Faces of the Foundation: Sean Solomon
posted: 4/16/2018
listed in Faces of the Foundation
For
a geophysicist, Hertz Fellow Sean Solomon spends a lot of time looking up
instead of down. Though much of his career has been spent probing beneath the
ocean floor and deep within the Earth to understand how the surface of our planet
is formed and moves, he has also sent instruments to the Moon, and to our three
nearest neighbors in the solar system – Mercury, Venus, and Mars. The other
three rocky planets, he says, are “nature’s experiments in how a planet like
Earth became the planet it is today.” As the director of Columbia University’s
Lamont-Doherty Earth Observatory, he is now applying a lifetime of experience studying
these planets to the vital task of understanding and preserving our own.
Studying
structures deep beneath the surface, or on other planets, requires the application
of many different measurement systems – seismology, gravimetry, magnetometry –
and different disciplines, says Solomon. “The roots of my work go back to when
I was a Hertz Fellow,” Solomon adds.
He entered
MIT at the right time to participate in two different geological revolutions. As
the 1960s came to a close, the theory of plate tectonics was taking shape. As
the scientific community was growing to understand how one plate sinking
beneath another created the great trenches and deep earthquakes in the Western
Pacific, Solomon was on a ship in that very region, operating a gravimeter to
map the moving rock beneath him.
The
second revolution was equally historic. With advisor M. Nafi Toksöz, Solomon
helped interpret data from the seismometers that the Apollo astronauts took to
the Moon, helping to probe the interior of a world other than Earth for the
first time. (One of his papers with Toksöz and others drawing on these data is
titled, simply, “Structure of the Moon.”)
“The
Hertz Fellowship enabled my exploration,” he says. “Rather than focus on one
narrow question, I could do research on geophysics, planetary seismology, and
more.”
Since
earning his PhD, much of Solomon’s terrestrial career has been devoted to
seismology – at its simplest, measuring vibrations propagating through the
Earth (or, occasionally, other planets). If you know enough about the vibrations’

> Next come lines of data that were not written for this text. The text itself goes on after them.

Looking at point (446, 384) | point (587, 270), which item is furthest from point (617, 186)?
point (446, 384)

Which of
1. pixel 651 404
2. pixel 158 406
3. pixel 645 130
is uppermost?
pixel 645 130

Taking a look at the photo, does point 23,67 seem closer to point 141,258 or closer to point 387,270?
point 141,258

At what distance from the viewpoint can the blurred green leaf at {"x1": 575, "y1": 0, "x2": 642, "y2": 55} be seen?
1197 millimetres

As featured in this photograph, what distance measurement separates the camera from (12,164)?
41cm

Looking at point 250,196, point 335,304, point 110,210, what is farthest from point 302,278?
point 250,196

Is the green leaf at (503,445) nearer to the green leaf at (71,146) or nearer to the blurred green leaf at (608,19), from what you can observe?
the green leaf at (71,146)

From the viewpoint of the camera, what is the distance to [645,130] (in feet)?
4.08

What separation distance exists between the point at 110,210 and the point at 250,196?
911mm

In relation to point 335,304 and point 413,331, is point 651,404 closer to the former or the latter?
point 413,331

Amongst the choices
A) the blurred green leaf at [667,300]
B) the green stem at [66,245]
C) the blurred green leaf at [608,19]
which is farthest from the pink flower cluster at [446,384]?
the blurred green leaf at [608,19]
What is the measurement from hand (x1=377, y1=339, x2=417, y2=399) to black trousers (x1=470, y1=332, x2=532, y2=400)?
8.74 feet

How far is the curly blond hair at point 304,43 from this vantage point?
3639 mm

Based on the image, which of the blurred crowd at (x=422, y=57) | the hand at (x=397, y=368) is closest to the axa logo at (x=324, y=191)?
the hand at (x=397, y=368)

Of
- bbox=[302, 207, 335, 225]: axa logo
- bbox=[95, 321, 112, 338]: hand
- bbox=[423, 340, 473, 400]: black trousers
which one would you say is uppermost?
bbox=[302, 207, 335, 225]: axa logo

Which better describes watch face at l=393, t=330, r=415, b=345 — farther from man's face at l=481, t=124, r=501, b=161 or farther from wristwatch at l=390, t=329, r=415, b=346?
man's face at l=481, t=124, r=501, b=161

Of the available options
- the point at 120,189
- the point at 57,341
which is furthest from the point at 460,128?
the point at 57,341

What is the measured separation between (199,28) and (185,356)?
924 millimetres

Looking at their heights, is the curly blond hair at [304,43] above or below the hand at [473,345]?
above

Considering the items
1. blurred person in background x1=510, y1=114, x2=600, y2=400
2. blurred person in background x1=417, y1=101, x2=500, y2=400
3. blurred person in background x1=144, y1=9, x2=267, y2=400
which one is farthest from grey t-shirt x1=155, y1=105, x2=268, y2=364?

source, you can tell a lot about the portion of the Earth or planet through
which they have traveled to reach a detector. Solomon used this tool, alongside
other sensing methods, to track how molten rock cools as it erupts along
divergent plate boundaries such as the Mid-Atlantic Ridge. "We were able
to learn how the crust forms and characterize the earthquakes that occur
there," he says.
Different
sensing methods were important for terrestrial research, but they were
indispensable for the research Solomon has conducted about other planets “In
exploring other planets, seismology has not, by and large, been one of the
tools we use,” he says. Seismometers must make physical contact with the
surface of a planet, creating design challenges and competing with other
scientific equipment for valuable space, even on planetary lander and rover
missions.
Solomon’s
interdisciplinary thinking has allowed him to take leadership roles in missions
to other worlds, including as principal investigator for NASA’s recently
completed MESSENGER mission to orbit and characterize Mercury. It was through neutron
spectrometry, laser altimetry, and imaging, not seismology, that MESSENGER confirmed
that even Mercury – the closest planet to the Sun – has water ice hiding in the
permanent shadows of its cratered surface. This and other MESSENGER discoveries
were cited as among Solomon’s key contributions when President Barack Obama
awarded him the National Medal of Science in the physical sciences in 2014.
Solomon
says exploring the inner planets is fascinating because they provide a very diverse
range of outcomes for how rocky planets like ours evolve. "In some
respects, they don't look like they came from the same family, and yet they
did."
These
differences illustrate just how lucky we are that Earth’s surface environment can
support life, he says. From the magnetic field generated in the molten core
providing magnetic shielding to tectonic activity providing nutrient cycling
that could have been especially important for early life in the ocean,
"Earth is a good place for life's experiment to work out."
As
director of Lamont, Solomon sees his role as working across disciplines to help
understand and protect “life’s experiment.” “I was attracted by the passion of
the scientists here,” he says. As the geologists, biogeochemists, atmospheric
scientists, and others at Lamont learn more about the challenges facing Earth’s
changing climate and the response of biological systems to those changes, Solomon
says "the work Lamont scientists are doing is really at the core of how to
grapple with some of society’s most pressing issues.”